Normally Russwood will apply this for you, but John had other plans. “There was a three-month waiting list and it was out of our budget, so we bought the materials from them to do it ourselves,” he says. “In the end I wish I’d just got them to do it. There were about 200 planks and it dragged the project on for another year while I got all three coats on – weather permitting!”
John also pre-drilled the holes in the cladding for their joiner, Kevin McCleod, who attached it to the house. Between the stone and larch is a concrete sill, which marries together the two cladding styles.
When the weather prevented him from working on the larch, John was able to crack on with other areas of the build. Inside, plasterboarding and the concrete slab were underway.
George dug trenches for the electric and water supply and the Mitchells had to pay to upgrade the local transformer for their electrics, which was already undersized for the number of houses it was supplying.

SUPPLIED DATA.
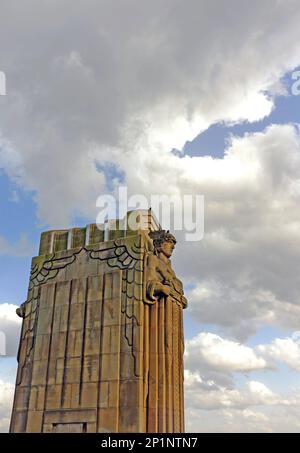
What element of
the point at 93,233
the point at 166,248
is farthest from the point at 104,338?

EXERCISE REQUIREMENTS.
[1] In the passage on the house build, who attached the cladding to the house?
[2] Reproduce a section of the passage on the house build, beginning at the words "Normally Russwood will" and stopping after "two cladding styles.".
[3] Write the next part of the passage on the house build, continuing after its final sentence.
The lines are not needed for this work.

WRITTEN ANSWERS.
[1] Their joiner, Kevin McCleod, attached it.

[2]
Normally Russwood will apply this for you, but John had other plans. “There was a three-month waiting list and it was out of our budget, so we bought the materials from them to do it ourselves,” he says. “In the end I wish I’d just got them to do it. There were about 200 planks and it dragged the project on for another year while I got all three coats on – weather permitting!”
John also pre-drilled the holes in the cladding for their joiner, Kevin McCleod, who attached it to the house. Between the stone and larch is a concrete sill, which marries together the two cladding styles.

[3]
Like most buildings in rural Harris, their home isn’t connected to the mains sewer, so John also installed a septic tank. The family are still waiting for fibre broadband to come to their property – something that was delayed due to the pandemic. But the lockdowns haven’t phased the couple.
“Covid took the pressure off us to get it finished,” says John. “We’ve been able to dedicate more time to the project. It still took ages, but that’s because we did so much ourselves.”
“The council wanted us to get an air source heat pump, but our house is too small to accommodate the cylinder,” says John. “We felt it would be too expensive to install and maintain, plus, I’m a gas engineer, so if something went wrong, I wouldn’t be able to fix
Instead, they went with an LPG boiler and underfloor heating throughout, as well as solar PV to appease the council’s renewable targets. “The house is so toasty; we packed it with insulation in the walls, roof and around the pipes, too,” says John.
“And the kids love our warm floors!” They’ve paired the UFH with wood-effect porcelain tiles, which conduct the heat well, plus electric towel rails in the bathrooms. John can also control the heating from his phone, ensuring the house maintains a comfortable temperature.
Inside, the large open-plan kitchen-sitting room benefits from glazed gables and French doors opening out onto the patio.
The Mitchells deliberately angled the house towards the Isle of Taransay, which is where Ann-Marie’s grandfather was born – the house is named Taigh Ruraidh in his honour.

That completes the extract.